No dia em que se comemorou a
língua portuguesa em todos os Estados-membros da CLP, voltou a reinstalar-se na
sociedade portuguesa, duma forma definitiva, a discussão em torno do Acordo
Ortográfico de 1990 (AO). Foi o próprio Presidente da República que relançou a
discussão em torno do AO, mas ninguém prevê o seu seguimento. Os opositores ao
mesmo estão divididos entre os que o querem rasgar e os que o admitem melhorar.
Certo é que a reintrodução do
tema pelo Presidente da República obriga a sociedade civil a uma reflexão.
O linguista covilhanense, Malaca
Casteleiro, natural do Teixoso, que participou há 30 anos nos primeiros
encontros que deram origem depois ao acordo de 1990, desvaloriza as críticas.
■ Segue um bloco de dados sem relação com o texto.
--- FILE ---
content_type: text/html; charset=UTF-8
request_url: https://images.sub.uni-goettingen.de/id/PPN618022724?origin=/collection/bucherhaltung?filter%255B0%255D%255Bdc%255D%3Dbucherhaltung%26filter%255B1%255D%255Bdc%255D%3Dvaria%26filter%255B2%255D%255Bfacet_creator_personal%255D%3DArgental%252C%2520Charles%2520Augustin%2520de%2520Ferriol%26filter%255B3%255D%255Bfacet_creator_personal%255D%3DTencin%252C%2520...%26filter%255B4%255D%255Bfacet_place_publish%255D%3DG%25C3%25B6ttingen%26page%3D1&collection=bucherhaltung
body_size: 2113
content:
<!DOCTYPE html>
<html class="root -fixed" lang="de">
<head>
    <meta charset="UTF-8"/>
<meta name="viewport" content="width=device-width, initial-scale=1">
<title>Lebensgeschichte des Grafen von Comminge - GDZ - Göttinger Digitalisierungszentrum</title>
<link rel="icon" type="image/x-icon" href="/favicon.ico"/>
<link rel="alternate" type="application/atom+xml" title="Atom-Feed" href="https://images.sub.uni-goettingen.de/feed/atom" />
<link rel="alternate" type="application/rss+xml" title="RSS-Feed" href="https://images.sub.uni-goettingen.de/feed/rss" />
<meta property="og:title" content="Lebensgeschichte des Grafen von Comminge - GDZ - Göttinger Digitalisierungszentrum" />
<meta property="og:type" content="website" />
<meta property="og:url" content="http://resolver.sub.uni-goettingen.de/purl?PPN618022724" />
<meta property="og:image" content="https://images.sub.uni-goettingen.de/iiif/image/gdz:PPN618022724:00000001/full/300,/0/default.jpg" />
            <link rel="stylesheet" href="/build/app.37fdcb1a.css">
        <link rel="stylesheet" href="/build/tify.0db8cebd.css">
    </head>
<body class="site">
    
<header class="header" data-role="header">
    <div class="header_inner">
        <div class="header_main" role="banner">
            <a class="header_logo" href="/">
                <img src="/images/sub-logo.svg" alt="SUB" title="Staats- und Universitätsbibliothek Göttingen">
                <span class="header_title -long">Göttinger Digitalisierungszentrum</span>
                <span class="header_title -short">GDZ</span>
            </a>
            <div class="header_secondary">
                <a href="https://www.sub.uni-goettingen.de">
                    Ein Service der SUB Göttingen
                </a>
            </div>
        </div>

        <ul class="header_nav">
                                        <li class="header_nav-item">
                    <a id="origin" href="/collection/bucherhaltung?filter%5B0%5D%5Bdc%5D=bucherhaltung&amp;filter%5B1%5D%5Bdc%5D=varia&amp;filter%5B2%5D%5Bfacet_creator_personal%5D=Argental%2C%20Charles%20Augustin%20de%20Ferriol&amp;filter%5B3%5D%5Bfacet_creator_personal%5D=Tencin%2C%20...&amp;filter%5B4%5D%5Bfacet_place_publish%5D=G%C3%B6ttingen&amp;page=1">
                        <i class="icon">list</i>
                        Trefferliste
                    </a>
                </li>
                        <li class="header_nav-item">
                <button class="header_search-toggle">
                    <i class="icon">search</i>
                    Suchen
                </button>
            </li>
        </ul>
Depois dos computadores já
estarem preparados a praticar o novo acordo ortográfico, será que vamos voltar
atrás? E as crianças e jovens estudantes como vão adaptar-se a este imbróglio entre
o antigo e novo Acordo Ortográfico?
Sabemos que o AO tem erros
crassos que até os seus apoiantes reconhecem, sem que se tenham preocupado em
os corrigir nestes anos. Isto, sim, é que parece mesmo uma geringonça.